START Input data
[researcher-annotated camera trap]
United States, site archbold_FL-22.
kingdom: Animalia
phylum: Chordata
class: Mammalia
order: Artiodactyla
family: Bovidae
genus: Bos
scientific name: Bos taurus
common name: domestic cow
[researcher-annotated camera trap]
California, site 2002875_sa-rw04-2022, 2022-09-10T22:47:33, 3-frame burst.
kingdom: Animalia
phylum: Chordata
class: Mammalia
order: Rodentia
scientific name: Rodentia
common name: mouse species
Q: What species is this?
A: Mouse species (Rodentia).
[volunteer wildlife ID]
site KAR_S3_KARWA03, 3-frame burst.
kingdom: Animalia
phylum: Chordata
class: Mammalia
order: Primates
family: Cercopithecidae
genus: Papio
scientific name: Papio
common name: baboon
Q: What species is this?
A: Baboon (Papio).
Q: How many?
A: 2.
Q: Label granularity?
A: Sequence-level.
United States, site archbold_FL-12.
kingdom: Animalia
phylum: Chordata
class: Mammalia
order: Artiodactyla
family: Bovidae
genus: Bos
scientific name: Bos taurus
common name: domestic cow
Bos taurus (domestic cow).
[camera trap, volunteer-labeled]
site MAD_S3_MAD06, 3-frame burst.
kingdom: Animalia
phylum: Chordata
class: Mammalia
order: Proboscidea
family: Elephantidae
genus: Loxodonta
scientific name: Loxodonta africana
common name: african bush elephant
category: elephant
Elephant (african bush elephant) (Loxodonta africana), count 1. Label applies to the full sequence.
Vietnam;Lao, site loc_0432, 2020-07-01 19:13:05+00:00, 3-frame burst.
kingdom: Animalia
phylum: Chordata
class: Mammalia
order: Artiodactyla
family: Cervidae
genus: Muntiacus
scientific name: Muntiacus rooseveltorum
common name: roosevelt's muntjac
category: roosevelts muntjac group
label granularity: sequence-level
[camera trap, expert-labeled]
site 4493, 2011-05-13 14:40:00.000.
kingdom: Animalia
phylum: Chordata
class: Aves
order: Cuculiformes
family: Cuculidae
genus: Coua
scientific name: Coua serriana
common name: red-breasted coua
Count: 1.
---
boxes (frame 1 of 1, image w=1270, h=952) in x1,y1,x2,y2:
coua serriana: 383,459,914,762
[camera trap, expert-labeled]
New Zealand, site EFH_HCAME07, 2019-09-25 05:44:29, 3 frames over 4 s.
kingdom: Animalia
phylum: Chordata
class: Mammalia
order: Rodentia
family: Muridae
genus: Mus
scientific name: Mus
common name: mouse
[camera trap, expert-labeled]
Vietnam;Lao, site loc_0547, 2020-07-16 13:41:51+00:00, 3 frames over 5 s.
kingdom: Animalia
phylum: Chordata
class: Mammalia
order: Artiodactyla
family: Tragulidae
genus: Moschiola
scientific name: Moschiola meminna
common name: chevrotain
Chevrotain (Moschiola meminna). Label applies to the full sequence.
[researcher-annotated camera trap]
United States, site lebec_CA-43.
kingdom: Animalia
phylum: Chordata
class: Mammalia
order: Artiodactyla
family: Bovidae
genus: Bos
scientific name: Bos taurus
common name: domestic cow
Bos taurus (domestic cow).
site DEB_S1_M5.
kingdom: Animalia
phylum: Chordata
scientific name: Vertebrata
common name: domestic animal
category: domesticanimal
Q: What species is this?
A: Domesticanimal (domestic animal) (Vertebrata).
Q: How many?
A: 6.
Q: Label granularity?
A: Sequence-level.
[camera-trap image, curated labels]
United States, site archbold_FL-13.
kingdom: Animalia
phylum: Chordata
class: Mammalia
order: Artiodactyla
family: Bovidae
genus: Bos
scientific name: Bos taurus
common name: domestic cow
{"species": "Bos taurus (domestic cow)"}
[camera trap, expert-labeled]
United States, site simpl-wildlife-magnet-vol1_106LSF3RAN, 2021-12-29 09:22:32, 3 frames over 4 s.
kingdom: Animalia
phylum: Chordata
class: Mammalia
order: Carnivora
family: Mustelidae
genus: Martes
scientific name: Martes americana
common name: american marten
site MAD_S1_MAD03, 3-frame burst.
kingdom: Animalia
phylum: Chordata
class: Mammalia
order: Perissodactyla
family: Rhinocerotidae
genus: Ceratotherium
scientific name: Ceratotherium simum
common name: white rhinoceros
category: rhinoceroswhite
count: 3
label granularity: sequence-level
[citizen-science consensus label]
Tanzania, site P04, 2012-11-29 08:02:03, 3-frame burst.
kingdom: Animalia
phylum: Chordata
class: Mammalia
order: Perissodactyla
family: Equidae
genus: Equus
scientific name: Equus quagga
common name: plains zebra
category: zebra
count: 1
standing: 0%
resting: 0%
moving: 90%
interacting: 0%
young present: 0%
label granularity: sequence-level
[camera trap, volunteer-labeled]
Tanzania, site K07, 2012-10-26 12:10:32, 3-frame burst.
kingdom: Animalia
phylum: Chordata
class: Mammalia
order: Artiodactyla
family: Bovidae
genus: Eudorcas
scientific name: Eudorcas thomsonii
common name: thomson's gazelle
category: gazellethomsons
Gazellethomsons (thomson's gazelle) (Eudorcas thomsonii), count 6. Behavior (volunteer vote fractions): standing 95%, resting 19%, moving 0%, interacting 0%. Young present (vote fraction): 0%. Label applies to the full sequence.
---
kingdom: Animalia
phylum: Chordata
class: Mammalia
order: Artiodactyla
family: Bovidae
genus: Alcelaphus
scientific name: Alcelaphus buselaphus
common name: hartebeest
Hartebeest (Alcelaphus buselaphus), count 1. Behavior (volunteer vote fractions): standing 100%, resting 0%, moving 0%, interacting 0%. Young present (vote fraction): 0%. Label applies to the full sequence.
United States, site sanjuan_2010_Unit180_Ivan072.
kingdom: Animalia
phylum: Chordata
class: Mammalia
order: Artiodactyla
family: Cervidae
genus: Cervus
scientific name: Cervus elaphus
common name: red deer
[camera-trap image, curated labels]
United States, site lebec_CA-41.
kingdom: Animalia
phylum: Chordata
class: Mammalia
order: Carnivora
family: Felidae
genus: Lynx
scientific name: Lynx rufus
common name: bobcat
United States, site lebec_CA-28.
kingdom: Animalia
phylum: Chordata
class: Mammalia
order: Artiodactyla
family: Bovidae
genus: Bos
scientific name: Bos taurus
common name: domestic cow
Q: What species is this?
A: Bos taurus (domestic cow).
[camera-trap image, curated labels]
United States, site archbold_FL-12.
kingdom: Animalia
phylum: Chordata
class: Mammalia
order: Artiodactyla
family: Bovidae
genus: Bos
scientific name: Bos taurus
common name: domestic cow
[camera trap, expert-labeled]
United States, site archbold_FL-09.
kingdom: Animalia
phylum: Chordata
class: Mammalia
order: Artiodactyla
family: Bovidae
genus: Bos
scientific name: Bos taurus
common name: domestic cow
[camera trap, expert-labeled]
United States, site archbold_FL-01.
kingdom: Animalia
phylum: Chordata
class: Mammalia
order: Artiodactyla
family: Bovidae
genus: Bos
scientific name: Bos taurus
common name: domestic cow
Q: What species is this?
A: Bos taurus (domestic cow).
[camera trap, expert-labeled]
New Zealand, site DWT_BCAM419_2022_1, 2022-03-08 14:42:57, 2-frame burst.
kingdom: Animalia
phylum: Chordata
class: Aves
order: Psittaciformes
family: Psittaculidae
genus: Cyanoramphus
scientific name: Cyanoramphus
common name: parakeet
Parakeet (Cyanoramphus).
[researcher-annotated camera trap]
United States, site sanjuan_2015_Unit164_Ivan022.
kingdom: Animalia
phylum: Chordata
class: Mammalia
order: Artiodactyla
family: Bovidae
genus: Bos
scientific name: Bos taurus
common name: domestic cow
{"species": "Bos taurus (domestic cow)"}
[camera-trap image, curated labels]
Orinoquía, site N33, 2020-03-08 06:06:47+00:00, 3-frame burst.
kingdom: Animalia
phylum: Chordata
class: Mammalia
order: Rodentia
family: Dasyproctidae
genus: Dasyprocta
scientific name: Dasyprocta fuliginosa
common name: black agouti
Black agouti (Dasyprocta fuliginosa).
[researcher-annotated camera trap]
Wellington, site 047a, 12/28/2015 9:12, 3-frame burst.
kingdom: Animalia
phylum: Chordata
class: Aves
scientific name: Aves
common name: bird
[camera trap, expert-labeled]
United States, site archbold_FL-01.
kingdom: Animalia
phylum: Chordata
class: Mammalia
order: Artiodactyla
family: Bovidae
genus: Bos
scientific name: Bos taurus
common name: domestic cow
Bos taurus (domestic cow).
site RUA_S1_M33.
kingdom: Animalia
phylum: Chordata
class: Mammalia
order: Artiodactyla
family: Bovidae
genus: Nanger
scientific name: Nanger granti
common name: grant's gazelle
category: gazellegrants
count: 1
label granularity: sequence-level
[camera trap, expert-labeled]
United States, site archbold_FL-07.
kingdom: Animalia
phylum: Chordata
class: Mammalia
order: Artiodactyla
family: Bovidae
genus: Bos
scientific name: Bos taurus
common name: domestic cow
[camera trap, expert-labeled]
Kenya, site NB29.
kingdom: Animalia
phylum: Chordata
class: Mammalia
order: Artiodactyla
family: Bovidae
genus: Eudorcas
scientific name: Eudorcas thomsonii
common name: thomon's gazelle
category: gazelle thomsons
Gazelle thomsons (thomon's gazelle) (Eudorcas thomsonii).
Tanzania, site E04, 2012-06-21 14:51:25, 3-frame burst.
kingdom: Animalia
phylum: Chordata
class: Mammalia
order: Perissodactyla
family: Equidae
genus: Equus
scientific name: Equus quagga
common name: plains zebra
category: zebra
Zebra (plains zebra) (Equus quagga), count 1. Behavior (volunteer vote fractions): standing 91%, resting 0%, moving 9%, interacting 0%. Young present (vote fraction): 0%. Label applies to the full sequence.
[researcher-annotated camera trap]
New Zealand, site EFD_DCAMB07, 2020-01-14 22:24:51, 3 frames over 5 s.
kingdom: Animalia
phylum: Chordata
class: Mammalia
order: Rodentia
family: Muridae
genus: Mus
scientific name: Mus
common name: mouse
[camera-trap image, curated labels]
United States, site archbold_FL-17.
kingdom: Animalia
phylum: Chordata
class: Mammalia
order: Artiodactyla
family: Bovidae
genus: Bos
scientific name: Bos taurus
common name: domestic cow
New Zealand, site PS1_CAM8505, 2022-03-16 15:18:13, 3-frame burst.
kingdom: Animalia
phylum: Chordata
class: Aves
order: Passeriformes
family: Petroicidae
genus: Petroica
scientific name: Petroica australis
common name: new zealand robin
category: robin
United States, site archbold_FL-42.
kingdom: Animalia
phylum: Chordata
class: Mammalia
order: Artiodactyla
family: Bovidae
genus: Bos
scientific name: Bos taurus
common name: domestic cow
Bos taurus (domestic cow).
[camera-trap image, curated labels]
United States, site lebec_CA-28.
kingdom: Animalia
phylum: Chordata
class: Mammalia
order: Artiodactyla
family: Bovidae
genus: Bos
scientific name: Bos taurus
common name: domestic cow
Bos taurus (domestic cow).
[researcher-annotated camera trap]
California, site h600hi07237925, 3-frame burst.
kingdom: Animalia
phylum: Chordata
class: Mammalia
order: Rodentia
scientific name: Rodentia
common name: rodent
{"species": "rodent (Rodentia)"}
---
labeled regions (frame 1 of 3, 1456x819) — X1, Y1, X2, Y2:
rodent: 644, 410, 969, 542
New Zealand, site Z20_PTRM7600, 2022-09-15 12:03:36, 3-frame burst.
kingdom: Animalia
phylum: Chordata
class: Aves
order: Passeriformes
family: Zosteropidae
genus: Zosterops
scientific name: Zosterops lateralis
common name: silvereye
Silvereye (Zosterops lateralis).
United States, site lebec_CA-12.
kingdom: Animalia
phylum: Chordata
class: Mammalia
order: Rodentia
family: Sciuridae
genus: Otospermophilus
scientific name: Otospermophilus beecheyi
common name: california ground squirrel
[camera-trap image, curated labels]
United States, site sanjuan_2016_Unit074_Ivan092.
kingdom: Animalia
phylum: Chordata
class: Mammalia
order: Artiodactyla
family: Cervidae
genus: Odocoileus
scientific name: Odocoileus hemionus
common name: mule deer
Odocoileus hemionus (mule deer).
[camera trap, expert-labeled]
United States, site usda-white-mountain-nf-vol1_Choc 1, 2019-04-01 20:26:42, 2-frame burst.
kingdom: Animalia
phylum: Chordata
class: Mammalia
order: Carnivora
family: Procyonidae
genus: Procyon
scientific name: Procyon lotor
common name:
END Input data
> Assignment
The answer must be every line from the records above that contains "over".

> Finished exercise
New Zealand, site EFH_HCAME07, 2019-09-25 05:44:29, 3 frames over 4 s.
Vietnam;Lao, site loc_0547, 2020-07-16 13:41:51+00:00, 3 frames over 5 s.
United States, site simpl-wildlife-magnet-vol1_106LSF3RAN, 2021-12-29 09:22:32, 3 frames over 4 s.
New Zealand, site EFD_DCAMB07, 2020-01-14 22:24:51, 3 frames over 5 s.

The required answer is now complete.